**EXTRAIT SOURCE:**
2° Je vous parle d’un homme en général, et vous vous citez ; c’est-à-dire que d’une question importante, tenant au bonheur de l’espèce humaine, à sa nature, à la législation, vous en faites une petite question particulière et individuelle. Et que m’importe qu’il y ait sur la surface de la terre deux ou trois monstres comme vous ? Il ne faut qu’un instant pour rendre à la vérité de ma proposition toute son universalité[2].

3° Mais êtes-vous bien sûr d’être un de ces monstres-là ? Qu’on relise l’endroit que vous avez vous-même cité de votre écrit sur la sculpture, et qu’on juge si l’artiste s’éloigne de quelque système particulier, qu’il ait le courage de travailler pour tous les temps et pour tous les pays. Cela est fort bien dit, vous répondra le contempteur des temps et des pays. Je suis, je suis ici, et je veux jouir. En m’asservissant à ce mauvais système, on me louera ; en m’en écartant, je serai blâmé… Mais la chance tournera… Oui, quand je serai mort[3].

Depuis que Voltaire a rempli un de ses hémistiches du nom de Pigalle, si cet artiste se dit à lui-même : Que la main du temps sévisse à présent sur mes ouvrages tant qu’elle voudra :

  1. « Oui, si celui à qui il faut deux appuis est plus fort que celui à qui il n’en faut qu’un. »

**LIGNES DE DONNÉES:**
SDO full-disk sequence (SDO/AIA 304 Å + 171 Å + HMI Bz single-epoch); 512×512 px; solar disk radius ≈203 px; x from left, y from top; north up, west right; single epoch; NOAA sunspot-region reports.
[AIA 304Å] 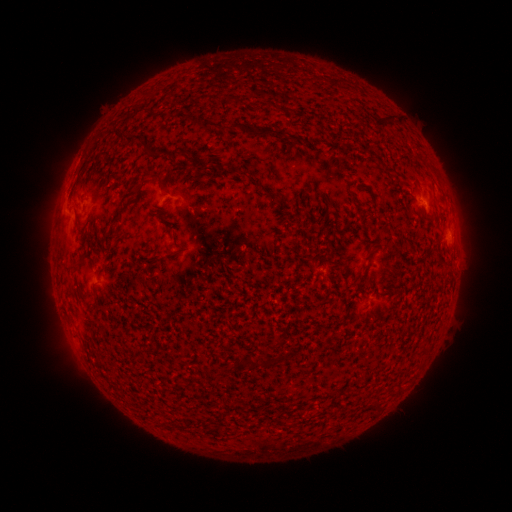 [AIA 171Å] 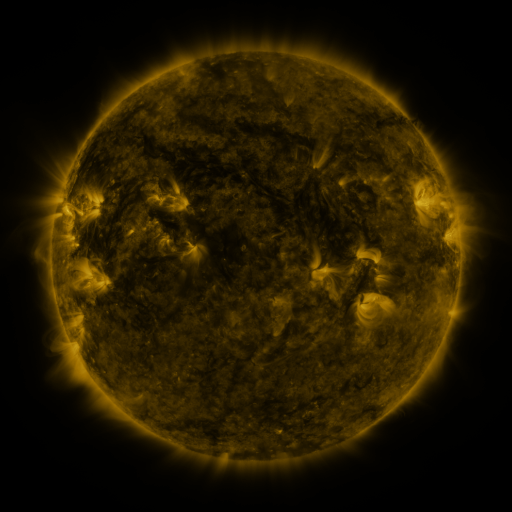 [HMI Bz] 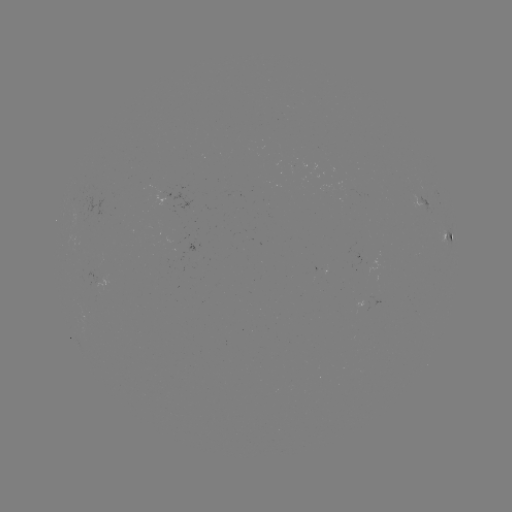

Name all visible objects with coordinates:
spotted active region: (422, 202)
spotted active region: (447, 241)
...
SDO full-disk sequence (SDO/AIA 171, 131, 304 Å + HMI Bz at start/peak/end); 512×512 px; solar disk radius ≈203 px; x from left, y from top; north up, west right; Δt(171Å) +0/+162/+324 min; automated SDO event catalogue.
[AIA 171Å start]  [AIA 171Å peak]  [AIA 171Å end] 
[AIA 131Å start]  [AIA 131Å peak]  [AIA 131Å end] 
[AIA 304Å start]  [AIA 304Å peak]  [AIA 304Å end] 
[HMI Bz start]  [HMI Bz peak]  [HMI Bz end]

**EXERCICES:**
1/ D'après l'extrait, le nom de quel artiste Voltaire a-t-il placé dans l'un de ses hémistiches ?
2/ Recopiez tout ce qui va, dans l'extrait, de « 3° Mais êtes-vous » jusqu'à « je serai mort[3]. », en renommant « sculpture » en « peinture ».

**CORRIGÉ:**
1/ Pigalle.

2/
3° Mais êtes-vous bien sûr d’être un de ces monstres-là ? Qu’on relise l’endroit que vous avez vous-même cité de votre écrit sur la peinture, et qu’on juge si l’artiste s’éloigne de quelque système particulier, qu’il ait le courage de travailler pour tous les temps et pour tous les pays. Cela est fort bien dit, vous répondra le contempteur des temps et des pays. Je suis, je suis ici, et je veux jouir. En m’asservissant à ce mauvais système, on me louera ; en m’en écartant, je serai blâmé… Mais la chance tournera… Oui, quand je serai mort[3].